> SHORT PROBLEM A: In the National Bison Day passage, how long has the speaker made the prairies home?

> SOURCE EXCERPT:

National Bison Day is a special day for all of us here, but also for the entire country. This is not a day honoring just another animal or kind of meat. This is not like national chicken day. This day honors, yes, an animal but also a spirit, an idea, a way of life that is uniquely American. We are here to honor an integral part of our North American ecosystem - an emblem of wildness, the Great Plains, and the very life of North America.
Bison have always been the connective tissue between the humans and the rugged land where we all live. Some nights, when I step out onto my ranch house porch, I am met by the immense, roilling waves of color from the northern lights. But in other seasons, I find coiled rattlesnakes or perhaps a wind so cold that skin can freeze in minutes.
By any economic ciphering, choosing the Great Plains for my home has caused me to slip behind my contemporaries who chose New England, or California, or the hills of Georgia. Still, like loving a drunk, I had little choice. For over forty years, the prairies have been my home and I’ve shared them willingly with all of the species that also called them home. It took many years for me to understand that this place is not only a chaotic jumble of species clawing at each other to assert themselves, but a complex web of life clawing to keep its balance. I love the wind that stokes me as I sit on my front porch, even when it is too cold to endure. It is the wheezing breath of a single, huge, living thing, and I am a part of it.

> MATERIAL FOR THIS TASK:

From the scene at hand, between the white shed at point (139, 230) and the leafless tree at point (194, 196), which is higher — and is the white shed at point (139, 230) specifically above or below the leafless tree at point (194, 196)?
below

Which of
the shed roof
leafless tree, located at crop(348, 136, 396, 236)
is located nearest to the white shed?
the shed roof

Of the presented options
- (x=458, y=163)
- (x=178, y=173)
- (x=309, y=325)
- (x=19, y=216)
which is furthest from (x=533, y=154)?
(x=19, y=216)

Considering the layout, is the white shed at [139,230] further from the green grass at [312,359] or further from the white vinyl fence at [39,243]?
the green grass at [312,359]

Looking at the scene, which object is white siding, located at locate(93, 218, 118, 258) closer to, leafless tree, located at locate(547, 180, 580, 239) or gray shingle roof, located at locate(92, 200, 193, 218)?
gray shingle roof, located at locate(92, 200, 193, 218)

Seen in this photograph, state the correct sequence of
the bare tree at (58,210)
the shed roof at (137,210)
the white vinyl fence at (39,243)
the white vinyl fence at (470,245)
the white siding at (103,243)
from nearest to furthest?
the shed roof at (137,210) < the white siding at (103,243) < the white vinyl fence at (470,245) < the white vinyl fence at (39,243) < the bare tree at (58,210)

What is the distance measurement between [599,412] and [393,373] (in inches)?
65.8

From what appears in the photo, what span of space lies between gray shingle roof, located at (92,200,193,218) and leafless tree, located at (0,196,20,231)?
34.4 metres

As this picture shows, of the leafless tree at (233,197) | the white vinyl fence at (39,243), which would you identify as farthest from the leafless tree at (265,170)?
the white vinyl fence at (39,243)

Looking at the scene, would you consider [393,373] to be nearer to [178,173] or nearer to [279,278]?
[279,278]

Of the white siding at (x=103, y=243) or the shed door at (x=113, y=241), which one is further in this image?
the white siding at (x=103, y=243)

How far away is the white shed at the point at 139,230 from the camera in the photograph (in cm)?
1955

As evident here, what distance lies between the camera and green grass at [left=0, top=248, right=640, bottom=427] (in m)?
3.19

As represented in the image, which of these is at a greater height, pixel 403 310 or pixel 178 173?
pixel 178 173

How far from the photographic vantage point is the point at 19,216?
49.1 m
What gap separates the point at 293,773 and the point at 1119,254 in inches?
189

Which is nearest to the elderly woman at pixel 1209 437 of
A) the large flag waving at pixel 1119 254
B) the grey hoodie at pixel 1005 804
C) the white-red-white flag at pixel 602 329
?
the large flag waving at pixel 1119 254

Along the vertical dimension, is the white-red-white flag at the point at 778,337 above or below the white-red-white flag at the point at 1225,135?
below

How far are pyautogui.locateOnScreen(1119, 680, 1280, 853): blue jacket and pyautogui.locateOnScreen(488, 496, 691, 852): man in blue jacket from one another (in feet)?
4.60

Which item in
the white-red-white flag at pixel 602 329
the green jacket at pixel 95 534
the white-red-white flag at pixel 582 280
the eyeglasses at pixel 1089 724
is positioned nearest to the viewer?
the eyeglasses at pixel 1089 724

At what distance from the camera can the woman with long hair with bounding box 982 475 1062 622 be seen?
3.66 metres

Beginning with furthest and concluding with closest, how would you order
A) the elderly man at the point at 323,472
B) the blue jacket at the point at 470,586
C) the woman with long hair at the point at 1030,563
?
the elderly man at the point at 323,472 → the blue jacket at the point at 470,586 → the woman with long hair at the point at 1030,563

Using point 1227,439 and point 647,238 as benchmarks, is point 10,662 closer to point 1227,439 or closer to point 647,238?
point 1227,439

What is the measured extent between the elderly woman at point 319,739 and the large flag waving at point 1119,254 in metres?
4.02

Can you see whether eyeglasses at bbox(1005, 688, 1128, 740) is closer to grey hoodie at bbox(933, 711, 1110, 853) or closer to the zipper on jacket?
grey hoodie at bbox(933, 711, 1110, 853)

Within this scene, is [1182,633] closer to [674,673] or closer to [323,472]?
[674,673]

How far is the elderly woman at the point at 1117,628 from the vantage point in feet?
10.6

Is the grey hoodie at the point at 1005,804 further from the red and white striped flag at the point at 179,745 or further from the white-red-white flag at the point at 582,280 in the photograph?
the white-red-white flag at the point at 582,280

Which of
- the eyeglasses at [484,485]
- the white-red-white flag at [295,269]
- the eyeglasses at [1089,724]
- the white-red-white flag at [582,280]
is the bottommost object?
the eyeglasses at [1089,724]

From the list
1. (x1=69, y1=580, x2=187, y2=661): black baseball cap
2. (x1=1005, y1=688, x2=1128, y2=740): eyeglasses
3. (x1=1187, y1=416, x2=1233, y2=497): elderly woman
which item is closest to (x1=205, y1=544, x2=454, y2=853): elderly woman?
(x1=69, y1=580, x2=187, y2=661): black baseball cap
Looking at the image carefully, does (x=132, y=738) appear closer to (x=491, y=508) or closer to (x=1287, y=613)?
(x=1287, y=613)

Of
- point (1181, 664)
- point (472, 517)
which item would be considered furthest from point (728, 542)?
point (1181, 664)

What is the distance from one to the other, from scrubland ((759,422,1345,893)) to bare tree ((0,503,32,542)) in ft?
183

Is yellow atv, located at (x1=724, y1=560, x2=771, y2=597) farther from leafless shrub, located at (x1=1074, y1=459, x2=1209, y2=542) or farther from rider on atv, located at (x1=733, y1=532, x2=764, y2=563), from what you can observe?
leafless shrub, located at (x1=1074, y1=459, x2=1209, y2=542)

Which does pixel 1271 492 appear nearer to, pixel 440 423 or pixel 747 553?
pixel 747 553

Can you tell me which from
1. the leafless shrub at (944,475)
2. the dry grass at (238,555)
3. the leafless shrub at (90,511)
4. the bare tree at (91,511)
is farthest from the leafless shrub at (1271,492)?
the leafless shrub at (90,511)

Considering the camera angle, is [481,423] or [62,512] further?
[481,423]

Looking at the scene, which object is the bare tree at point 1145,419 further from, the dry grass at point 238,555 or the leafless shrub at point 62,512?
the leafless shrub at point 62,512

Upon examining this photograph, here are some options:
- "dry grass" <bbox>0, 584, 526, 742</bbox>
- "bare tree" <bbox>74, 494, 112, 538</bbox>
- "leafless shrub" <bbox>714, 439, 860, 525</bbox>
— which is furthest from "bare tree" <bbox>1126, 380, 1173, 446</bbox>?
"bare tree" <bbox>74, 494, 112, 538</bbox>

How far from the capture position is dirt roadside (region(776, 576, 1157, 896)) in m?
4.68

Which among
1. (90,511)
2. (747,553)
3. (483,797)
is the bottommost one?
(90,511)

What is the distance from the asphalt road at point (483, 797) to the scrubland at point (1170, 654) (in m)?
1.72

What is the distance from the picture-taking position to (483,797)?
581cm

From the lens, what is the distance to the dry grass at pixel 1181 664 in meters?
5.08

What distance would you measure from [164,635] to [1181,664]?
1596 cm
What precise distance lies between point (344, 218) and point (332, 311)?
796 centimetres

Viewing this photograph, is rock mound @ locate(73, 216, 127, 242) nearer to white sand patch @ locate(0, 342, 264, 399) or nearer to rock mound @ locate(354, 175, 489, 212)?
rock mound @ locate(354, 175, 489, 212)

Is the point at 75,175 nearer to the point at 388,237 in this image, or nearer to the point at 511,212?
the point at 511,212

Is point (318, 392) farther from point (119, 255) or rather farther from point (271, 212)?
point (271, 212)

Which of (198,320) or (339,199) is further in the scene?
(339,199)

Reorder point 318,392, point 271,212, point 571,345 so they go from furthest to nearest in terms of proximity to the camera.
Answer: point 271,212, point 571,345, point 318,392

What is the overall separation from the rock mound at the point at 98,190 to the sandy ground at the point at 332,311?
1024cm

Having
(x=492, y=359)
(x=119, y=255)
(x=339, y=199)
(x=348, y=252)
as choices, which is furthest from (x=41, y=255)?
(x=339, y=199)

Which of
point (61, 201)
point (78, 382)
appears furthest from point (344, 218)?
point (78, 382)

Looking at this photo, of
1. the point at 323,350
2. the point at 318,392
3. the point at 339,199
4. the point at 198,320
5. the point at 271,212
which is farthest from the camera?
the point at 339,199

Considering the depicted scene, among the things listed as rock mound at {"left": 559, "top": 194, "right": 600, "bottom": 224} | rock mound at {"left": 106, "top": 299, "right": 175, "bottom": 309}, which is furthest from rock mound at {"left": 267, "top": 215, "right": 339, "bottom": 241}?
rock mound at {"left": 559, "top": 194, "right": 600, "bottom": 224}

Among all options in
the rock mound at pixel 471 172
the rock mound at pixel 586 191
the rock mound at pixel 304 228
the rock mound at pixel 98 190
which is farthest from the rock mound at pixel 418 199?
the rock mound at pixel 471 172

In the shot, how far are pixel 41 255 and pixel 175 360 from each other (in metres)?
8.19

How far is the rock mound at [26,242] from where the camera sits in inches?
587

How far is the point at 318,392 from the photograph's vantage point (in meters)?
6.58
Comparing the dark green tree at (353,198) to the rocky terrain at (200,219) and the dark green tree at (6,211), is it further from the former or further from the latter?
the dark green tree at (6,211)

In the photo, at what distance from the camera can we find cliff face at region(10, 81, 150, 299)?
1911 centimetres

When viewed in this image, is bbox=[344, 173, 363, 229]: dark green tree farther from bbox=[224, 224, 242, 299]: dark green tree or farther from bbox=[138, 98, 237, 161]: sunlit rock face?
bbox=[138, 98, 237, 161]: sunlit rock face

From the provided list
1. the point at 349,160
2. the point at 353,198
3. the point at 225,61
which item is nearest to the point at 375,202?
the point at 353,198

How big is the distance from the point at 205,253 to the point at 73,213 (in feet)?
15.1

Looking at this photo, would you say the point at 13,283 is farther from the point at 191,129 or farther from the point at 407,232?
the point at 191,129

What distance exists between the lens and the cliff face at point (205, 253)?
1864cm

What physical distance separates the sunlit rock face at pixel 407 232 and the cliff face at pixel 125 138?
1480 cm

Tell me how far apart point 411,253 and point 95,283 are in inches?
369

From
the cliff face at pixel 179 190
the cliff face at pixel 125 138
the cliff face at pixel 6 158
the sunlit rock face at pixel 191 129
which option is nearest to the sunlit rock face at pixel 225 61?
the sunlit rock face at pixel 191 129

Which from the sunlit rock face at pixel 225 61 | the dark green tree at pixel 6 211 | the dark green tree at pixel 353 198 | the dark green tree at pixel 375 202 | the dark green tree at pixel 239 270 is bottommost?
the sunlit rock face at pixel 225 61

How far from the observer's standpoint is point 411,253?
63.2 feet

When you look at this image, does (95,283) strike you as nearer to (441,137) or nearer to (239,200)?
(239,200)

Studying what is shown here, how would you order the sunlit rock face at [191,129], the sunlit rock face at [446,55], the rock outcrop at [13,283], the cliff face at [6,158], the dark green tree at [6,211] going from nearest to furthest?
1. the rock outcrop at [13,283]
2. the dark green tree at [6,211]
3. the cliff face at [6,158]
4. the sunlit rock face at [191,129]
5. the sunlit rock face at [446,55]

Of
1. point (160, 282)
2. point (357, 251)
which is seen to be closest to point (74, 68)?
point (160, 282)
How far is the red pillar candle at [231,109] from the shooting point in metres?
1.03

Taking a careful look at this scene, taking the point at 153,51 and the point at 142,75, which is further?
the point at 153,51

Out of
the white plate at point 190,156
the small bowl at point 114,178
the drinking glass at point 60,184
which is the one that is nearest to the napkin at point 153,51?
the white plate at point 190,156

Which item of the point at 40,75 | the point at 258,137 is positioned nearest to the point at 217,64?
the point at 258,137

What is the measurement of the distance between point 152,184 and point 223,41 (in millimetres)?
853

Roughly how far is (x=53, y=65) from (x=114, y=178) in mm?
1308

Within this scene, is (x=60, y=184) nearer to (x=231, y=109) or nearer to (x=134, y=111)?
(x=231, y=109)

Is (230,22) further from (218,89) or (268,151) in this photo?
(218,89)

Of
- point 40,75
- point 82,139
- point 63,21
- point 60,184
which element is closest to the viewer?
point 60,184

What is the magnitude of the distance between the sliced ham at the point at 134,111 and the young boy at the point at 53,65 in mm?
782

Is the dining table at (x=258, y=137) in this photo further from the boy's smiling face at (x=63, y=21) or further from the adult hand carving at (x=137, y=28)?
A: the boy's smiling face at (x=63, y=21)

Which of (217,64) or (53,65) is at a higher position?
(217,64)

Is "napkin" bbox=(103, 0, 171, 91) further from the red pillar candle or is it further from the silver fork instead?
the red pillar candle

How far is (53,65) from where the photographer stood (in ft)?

> SHORT PROBLEM B: Reproduce the entries from the line containing "As represented in" through the line containing "3.66 metres", with "white-red-white flag" renamed to "striped flag" and everything else unchanged.

> EXPECTED OUTPUT A: For over forty years.

> EXPECTED OUTPUT B:
As represented in the image, which of these is at a greater height, pixel 403 310 or pixel 178 173?
pixel 178 173

How far from the photographic vantage point is the point at 19,216?
49.1 m
What gap separates the point at 293,773 and the point at 1119,254 in inches?
189

Which is nearest to the elderly woman at pixel 1209 437 of
A) the large flag waving at pixel 1119 254
B) the grey hoodie at pixel 1005 804
C) the striped flag at pixel 602 329
?
the large flag waving at pixel 1119 254

Along the vertical dimension, is the striped flag at the point at 778,337 above or below the striped flag at the point at 1225,135?
below

How far are pyautogui.locateOnScreen(1119, 680, 1280, 853): blue jacket and pyautogui.locateOnScreen(488, 496, 691, 852): man in blue jacket from one another (in feet)?
4.60

Which item in
the striped flag at pixel 602 329
the green jacket at pixel 95 534
the striped flag at pixel 582 280
the eyeglasses at pixel 1089 724
is positioned nearest to the viewer?
the eyeglasses at pixel 1089 724

At what distance from the camera can the woman with long hair with bounding box 982 475 1062 622 be seen?
3.66 metres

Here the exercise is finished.